● **STUDY TEXT**:
The Great Filter: Cap on Evolution
I was thinking a lot about how the human brain works. Like animals, we are largely driven by various chemicals in our brain being released for positive and negative stimuli, largely mapped to increasing the chances of our survival and procreation. For example, we may get a flood of dopamine or oxitocin when we eat or have sex, encouraging us to continue seeking out these behaviors.
Unlike animals, we figured out how to chemically induce states of euphoria fairly easily, without actually having to perform the mapped behaviors. We can do this through a variety of drugs like heroin or fentanyl.
Unfortunately, it is fairly difficult to sustain the effects of these drugs throughout the lifetime of a typical human being, and the withdrawal effects (discontinuing use) are pretty severe. There are also some costs such as feeding and maintaining the person in such a state.

● **GIVEN INFORMATION**:
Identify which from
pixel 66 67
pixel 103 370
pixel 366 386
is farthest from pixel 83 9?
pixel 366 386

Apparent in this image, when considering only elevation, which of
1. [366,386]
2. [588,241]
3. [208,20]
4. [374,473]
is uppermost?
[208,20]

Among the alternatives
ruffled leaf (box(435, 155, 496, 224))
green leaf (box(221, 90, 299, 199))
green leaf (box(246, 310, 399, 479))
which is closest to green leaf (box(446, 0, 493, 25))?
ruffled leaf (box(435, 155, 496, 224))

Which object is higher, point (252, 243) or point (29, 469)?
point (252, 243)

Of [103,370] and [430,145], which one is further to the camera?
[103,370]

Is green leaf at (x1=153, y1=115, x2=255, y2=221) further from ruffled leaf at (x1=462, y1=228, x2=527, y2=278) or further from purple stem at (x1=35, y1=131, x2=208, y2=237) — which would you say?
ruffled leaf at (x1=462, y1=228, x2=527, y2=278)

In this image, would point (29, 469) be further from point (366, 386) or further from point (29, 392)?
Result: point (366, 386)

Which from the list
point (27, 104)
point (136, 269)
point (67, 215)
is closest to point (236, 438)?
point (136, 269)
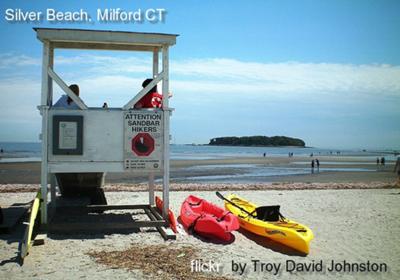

● **REQUIREMENT 1**:
Answer each question from the Great Filter text.
(a) What two activities does it give as examples of when we may get a flood of chemicals in the brain?
(b) Which two drugs does it name?
(c) Besides withdrawal, what costs does it mention?
● **REQUIREMENT 2**:
Transcribe the part of the Great Filter text starting with "The Great Filter: Cap" and going on through "heroin or fentanyl.".
The material plays no part in what comes next.

● **TASK SOLUTION 1**:
(a) Eating and having sex.
(b) Heroin and fentanyl.
(c) Feeding and maintaining the person in such a state.

● **TASK SOLUTION 2**:
The Great Filter: Cap on Evolution
I was thinking a lot about how the human brain works. Like animals, we are largely driven by various chemicals in our brain being released for positive and negative stimuli, largely mapped to increasing the chances of our survival and procreation. For example, we may get a flood of dopamine or oxitocin when we eat or have sex, encouraging us to continue seeking out these behaviors.
Unlike animals, we figured out how to chemically induce states of euphoria fairly easily, without actually having to perform the mapped behaviors. We can do this through a variety of drugs like heroin or fentanyl.